New Delhi/Washington, DC: In a big relief for New Delhi, the US has announced a 30-day waiver, allowing Indian refiners to purchase Russian oil. This comes at a time when supply of crude from the Gulf nations has been disrupted due to the ongoing crisis in the region.
Nearly 40% of India’s oil imports moved through the Strait of Hormuz that has now been blocked by Iran.
This announcement was made by US treasury secretary Scott Bessent on Friday.
“The Treasury Department’s Office of Foreign Assets Control issued a Russia-related licence “Authorizing the Delivery and Sale of Crude Oil and Petroleum Products of Russian Federation Origin Loaded on Vessels as of March 5, 2026 to India,” the treasury said in a statement.
It said the transactions, including from vessels blocked by various sanctions regimes, are authorized through the end of the day on April 3, 2026, as reported by NDTV.
Bessent described India as an “essential partner” of the United States, while highlighting bilateral ties.
“President Trump’s energy agenda has resulted in oil and gas production reaching the highest levels ever recorded. To enable oil to keep flowing into the global market, the Treasury Department is issuing a temporary 30-day waiver to allow Indian refiners to purchase Russian oil. This deliberately short-term measure will not provide significant financial benefit to the Russian government as it only authorizes transactions involving oil already stranded at sea,” he posted on X.
“India is an essential partner of the United States, and we fully anticipate that New Delhi will ramp up purchases of US oil. This stop-gap measure will alleviate pressure caused by Iran’s attempt to take global energy hostage,” Bessent added.

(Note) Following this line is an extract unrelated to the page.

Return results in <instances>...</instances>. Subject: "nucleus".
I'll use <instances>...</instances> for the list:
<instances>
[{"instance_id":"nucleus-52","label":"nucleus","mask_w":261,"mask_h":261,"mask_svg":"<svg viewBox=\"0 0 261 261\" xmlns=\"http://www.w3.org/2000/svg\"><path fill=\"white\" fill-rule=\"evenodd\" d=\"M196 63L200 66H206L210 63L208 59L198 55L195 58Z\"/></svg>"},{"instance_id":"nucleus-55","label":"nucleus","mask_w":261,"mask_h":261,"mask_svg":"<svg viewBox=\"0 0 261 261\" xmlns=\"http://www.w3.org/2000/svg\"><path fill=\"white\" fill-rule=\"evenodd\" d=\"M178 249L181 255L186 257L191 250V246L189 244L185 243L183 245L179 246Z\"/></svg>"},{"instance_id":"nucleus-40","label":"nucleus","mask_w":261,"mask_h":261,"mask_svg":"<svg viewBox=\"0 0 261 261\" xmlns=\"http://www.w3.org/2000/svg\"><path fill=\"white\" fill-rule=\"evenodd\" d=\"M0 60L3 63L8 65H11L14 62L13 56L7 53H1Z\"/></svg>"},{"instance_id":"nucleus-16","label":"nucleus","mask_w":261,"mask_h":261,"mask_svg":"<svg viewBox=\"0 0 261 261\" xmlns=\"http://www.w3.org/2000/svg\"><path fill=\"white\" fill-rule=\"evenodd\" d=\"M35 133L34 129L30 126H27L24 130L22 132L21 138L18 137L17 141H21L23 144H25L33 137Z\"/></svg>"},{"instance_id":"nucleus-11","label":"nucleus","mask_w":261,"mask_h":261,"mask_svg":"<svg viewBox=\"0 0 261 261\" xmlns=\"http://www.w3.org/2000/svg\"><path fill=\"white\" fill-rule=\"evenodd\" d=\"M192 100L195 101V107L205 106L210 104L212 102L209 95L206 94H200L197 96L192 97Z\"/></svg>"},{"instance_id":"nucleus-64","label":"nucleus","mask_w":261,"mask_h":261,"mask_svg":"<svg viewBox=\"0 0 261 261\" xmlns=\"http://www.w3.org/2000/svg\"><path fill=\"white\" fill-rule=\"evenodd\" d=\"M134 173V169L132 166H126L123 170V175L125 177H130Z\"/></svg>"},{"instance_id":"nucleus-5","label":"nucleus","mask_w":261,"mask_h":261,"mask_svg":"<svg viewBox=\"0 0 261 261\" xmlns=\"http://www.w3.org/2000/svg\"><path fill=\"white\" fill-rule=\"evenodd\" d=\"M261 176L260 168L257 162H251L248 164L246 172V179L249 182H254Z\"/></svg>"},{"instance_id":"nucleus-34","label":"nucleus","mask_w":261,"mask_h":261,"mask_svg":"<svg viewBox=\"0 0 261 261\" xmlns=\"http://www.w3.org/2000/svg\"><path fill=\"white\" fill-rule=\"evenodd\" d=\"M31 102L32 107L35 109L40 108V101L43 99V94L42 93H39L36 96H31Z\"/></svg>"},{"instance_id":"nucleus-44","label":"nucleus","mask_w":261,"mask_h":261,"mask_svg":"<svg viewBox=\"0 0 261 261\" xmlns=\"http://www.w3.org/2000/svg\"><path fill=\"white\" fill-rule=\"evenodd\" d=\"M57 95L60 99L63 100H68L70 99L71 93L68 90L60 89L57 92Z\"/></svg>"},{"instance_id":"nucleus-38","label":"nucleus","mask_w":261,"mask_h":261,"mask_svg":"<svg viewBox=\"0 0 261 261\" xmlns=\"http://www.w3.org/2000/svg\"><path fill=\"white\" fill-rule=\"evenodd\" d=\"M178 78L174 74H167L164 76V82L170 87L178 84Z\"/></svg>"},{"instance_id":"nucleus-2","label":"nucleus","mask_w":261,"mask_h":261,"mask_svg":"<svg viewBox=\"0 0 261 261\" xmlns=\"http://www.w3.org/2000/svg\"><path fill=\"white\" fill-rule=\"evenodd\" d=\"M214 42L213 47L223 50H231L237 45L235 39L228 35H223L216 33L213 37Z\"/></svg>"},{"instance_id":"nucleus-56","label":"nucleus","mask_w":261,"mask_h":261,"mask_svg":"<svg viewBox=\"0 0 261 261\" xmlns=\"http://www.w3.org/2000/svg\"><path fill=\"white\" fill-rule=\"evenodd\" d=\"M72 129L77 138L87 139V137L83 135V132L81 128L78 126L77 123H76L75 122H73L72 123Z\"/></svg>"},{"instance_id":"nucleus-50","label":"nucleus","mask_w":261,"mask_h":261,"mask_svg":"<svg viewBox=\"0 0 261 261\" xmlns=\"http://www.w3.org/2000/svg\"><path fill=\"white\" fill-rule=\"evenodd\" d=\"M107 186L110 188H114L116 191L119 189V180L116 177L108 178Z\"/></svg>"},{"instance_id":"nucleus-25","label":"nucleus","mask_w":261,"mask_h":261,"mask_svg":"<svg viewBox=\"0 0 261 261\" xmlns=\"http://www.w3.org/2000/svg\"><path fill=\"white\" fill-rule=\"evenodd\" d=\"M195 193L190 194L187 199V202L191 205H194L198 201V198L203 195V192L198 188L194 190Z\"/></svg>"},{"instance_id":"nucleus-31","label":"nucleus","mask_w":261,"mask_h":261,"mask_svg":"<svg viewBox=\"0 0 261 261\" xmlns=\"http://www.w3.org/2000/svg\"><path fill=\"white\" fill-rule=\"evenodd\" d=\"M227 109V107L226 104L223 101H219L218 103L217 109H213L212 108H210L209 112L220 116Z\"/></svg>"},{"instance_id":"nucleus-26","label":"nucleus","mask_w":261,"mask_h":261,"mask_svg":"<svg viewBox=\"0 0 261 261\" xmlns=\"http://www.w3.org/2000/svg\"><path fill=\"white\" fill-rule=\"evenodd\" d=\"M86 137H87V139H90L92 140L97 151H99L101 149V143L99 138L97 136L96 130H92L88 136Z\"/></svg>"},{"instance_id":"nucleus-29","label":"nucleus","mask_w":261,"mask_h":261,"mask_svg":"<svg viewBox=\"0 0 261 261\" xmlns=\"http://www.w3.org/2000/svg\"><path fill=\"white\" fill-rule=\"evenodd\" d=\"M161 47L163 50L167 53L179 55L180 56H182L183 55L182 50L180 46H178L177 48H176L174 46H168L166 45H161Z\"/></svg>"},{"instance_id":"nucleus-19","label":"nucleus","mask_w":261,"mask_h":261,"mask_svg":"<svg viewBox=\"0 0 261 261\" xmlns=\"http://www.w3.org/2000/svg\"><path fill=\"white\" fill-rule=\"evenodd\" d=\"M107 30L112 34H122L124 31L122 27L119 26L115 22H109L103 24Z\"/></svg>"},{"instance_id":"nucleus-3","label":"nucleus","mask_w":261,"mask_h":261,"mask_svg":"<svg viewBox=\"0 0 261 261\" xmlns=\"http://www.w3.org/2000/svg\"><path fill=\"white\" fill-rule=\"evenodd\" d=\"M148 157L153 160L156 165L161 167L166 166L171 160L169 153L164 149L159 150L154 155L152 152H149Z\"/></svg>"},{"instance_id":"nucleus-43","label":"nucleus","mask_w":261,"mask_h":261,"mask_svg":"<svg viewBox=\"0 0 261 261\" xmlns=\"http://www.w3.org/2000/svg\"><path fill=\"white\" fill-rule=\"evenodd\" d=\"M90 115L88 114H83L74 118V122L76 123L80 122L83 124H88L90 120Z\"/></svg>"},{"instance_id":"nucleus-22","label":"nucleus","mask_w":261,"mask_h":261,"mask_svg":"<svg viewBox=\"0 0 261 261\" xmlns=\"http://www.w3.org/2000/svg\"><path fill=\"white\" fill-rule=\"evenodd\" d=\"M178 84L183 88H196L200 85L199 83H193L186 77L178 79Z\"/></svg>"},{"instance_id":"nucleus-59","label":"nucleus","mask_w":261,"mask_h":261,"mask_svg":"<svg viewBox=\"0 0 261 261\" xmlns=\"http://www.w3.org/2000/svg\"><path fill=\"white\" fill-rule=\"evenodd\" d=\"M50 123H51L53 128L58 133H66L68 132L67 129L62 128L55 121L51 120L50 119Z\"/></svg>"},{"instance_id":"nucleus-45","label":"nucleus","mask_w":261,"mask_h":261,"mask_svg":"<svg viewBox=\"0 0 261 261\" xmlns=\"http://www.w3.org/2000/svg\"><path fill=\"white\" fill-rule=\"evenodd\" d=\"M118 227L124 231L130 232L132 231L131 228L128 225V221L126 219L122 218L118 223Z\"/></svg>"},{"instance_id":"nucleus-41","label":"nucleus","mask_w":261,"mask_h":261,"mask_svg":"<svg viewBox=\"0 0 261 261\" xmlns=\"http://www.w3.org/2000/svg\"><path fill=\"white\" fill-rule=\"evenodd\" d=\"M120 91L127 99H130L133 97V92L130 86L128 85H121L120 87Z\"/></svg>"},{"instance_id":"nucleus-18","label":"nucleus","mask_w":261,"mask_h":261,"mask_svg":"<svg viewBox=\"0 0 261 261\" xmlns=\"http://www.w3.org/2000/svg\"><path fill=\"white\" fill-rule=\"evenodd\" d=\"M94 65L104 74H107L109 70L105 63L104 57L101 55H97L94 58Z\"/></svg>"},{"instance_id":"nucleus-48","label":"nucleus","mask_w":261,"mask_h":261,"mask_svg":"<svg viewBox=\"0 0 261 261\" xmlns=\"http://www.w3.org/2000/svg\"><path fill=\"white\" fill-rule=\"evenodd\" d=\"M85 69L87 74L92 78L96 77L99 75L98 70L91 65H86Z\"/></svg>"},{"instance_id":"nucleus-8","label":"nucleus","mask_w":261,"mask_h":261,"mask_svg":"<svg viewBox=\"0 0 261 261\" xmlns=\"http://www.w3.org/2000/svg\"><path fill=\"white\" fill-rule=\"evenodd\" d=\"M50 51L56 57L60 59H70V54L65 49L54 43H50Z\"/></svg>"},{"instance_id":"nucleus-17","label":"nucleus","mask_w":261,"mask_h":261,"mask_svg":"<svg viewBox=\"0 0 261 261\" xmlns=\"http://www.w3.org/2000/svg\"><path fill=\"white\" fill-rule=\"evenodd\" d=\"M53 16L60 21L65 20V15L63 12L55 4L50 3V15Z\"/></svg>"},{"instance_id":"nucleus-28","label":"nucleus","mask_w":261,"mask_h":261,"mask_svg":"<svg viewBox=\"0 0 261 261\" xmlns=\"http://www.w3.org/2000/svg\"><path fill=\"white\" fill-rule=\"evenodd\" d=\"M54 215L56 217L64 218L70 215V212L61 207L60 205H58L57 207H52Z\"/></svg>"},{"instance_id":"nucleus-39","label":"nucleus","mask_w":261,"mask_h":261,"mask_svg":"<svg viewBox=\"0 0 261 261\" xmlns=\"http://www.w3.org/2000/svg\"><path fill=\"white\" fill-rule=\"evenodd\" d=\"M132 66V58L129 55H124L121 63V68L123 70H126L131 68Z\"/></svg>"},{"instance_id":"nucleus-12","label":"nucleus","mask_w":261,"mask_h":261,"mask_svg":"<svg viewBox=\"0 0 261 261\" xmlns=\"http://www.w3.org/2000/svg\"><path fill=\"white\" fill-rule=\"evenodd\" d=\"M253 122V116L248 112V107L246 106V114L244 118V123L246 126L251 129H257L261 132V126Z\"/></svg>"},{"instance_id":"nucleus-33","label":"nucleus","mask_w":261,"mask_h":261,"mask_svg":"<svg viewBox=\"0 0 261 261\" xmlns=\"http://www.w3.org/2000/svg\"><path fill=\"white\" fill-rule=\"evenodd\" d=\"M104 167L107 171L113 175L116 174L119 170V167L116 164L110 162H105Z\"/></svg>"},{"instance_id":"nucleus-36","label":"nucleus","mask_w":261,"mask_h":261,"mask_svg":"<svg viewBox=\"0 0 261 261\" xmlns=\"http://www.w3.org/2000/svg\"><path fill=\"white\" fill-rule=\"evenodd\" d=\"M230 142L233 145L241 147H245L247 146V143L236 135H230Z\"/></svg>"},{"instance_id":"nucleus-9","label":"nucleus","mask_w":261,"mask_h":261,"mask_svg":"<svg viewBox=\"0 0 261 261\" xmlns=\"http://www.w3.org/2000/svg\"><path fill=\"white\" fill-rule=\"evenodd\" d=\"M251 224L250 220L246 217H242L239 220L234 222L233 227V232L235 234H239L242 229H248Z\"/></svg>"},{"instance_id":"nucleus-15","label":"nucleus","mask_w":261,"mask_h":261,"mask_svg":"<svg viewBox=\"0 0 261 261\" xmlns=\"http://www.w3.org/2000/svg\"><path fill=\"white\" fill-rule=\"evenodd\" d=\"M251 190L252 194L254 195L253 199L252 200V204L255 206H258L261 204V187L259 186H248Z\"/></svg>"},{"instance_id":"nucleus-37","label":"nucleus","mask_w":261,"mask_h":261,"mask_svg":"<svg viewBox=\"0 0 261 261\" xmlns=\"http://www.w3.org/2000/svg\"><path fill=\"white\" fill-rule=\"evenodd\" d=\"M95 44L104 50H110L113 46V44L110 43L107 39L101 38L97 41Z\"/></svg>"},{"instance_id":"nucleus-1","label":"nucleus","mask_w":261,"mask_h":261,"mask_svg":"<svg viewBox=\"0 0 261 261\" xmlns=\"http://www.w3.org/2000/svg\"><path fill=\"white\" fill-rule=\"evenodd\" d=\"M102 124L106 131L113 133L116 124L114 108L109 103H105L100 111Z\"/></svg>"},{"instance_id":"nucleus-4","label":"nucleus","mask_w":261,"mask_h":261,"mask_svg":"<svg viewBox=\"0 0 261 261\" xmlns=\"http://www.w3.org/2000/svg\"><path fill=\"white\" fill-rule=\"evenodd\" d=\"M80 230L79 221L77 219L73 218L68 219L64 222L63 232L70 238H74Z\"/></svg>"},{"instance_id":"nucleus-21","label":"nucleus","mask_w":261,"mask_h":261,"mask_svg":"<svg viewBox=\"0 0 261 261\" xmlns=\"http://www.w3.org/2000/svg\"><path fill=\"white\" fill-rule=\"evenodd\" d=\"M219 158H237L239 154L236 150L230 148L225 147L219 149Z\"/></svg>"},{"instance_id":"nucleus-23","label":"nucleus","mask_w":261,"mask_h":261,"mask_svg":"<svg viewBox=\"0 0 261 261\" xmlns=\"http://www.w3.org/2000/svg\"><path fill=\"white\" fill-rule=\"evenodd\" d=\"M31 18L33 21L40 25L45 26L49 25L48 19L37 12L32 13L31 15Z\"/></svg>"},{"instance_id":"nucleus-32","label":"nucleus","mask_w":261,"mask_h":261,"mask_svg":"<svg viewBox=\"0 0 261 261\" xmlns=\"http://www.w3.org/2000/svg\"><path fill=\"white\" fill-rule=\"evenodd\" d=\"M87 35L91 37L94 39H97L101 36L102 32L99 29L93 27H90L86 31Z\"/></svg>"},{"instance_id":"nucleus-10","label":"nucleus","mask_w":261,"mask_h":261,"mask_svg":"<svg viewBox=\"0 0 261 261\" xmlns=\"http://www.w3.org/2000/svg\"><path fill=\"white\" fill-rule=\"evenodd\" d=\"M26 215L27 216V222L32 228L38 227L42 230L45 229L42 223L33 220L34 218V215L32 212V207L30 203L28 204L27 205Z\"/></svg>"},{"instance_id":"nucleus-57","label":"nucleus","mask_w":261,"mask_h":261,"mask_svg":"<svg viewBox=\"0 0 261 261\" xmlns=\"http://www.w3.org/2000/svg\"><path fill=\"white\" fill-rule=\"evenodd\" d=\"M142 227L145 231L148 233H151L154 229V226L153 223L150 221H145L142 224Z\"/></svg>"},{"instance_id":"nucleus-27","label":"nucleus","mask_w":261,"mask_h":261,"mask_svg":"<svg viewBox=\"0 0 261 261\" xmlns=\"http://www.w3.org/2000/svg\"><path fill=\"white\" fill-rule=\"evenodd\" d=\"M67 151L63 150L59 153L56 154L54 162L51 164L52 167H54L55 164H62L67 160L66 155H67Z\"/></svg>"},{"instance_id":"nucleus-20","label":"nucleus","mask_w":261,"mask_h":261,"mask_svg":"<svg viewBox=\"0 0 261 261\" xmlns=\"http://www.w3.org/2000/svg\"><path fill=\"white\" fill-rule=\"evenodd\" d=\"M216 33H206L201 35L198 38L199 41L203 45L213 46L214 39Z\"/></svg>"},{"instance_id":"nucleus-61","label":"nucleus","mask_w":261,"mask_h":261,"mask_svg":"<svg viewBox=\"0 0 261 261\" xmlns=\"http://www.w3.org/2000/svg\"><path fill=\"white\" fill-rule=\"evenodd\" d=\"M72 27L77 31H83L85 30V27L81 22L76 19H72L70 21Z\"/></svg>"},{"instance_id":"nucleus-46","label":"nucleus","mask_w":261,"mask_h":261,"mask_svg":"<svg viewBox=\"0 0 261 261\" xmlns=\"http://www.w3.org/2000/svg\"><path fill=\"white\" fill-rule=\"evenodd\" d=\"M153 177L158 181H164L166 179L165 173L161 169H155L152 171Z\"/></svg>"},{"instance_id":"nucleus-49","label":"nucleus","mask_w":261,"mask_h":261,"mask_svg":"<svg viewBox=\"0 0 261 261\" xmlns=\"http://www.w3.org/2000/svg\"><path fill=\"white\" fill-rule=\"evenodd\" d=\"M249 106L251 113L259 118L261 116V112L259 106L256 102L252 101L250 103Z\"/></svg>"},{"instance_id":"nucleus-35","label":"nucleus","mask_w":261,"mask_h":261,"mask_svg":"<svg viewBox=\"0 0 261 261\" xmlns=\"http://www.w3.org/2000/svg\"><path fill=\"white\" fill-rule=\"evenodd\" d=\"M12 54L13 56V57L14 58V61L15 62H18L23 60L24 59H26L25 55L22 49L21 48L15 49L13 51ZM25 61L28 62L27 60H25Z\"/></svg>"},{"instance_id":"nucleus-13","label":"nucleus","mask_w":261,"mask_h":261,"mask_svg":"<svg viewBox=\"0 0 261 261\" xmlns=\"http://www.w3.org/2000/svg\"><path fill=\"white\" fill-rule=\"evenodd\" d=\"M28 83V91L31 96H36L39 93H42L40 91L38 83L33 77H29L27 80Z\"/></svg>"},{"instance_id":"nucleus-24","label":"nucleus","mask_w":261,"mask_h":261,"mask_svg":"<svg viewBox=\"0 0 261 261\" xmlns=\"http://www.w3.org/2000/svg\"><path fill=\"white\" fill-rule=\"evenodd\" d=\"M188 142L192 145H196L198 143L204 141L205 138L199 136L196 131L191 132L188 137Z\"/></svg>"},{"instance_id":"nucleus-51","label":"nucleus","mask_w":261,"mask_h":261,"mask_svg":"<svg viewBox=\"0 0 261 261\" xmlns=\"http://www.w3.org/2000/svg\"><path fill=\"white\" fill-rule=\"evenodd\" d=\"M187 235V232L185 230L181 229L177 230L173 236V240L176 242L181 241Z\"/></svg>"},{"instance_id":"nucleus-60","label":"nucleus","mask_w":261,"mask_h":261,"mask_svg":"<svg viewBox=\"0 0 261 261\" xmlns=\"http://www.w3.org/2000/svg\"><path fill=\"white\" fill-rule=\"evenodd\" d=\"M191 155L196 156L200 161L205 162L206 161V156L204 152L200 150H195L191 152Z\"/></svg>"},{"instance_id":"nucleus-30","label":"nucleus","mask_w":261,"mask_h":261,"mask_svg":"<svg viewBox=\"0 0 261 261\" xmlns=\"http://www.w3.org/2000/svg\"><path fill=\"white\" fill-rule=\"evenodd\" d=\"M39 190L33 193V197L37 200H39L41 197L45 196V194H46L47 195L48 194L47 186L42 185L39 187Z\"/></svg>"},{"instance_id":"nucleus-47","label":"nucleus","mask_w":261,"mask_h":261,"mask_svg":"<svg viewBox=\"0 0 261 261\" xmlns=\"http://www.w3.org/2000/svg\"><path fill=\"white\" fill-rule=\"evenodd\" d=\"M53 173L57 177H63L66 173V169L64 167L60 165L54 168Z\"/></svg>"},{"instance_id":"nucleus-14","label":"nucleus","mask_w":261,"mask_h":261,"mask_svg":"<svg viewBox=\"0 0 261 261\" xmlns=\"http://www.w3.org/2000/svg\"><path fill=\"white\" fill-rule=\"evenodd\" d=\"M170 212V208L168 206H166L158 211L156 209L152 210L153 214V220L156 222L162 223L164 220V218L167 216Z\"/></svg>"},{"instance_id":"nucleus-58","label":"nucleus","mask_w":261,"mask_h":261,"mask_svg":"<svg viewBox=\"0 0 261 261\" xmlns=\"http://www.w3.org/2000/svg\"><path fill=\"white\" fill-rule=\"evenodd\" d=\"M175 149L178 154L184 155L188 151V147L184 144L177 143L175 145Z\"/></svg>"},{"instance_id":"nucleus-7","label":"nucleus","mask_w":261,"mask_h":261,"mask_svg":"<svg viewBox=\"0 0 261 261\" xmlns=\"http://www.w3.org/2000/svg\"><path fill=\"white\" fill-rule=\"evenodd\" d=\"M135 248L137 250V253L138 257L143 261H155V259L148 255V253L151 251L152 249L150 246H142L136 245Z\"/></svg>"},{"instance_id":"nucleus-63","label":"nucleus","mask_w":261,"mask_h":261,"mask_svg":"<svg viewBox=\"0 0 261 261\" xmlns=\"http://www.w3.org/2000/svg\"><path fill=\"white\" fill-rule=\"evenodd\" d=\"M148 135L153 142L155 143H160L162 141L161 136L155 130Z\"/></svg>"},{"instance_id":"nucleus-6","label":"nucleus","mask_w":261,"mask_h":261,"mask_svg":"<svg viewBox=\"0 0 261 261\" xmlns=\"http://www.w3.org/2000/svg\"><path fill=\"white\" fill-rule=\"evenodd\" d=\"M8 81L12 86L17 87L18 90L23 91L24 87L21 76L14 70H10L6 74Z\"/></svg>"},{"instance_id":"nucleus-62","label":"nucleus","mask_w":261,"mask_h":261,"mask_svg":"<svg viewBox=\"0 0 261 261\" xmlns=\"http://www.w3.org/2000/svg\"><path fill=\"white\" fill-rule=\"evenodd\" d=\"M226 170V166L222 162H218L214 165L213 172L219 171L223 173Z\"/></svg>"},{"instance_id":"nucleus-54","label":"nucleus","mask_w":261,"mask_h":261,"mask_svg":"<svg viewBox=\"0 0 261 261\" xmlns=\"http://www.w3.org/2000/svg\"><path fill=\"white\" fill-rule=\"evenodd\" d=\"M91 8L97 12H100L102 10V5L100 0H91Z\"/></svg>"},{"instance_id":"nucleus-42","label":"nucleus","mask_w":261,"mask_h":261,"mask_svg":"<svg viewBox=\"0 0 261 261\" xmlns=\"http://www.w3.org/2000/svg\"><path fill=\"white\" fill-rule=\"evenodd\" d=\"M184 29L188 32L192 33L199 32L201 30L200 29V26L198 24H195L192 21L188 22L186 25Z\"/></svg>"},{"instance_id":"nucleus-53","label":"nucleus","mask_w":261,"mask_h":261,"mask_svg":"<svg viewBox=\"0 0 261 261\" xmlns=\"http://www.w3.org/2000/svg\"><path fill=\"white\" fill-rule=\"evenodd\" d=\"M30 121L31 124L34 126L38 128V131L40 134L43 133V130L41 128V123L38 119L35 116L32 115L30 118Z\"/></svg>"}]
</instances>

This comes a day after Russia offered oil to India to tide over the crisis. Moscow offered to reroute tankers that are close to Indian waters.
The US had imposed sanctions on Russian oil majors Lukoil and Rosneft last November, in an effort to pressure Moscow over its invasion of Ukraine. With India facing an additional tariff of 25%, its imports of Russian crude fell to about 1.1 million barrels per day in January, the lowest since November 2022. This pushed Moscow’s share of overall oil imports down to 21.2%, industry data showed. The source said the share climbed back to around 30% in February.
Global oil supplies from the Gulf have been hit after Iran struck Saudi Aramco’s Ras Tanura refinery and Iraq’s Rumaila oil field, warning of attacks on tankers moving through the Strait of Hormuz.
The Gulf crisis has shot up oil prices. Brent crude went up to $83.07 per barrel on Friday morning. Despite this hike in global prices, officials in India have ruled out any immediate increase in petrol and diesel prices.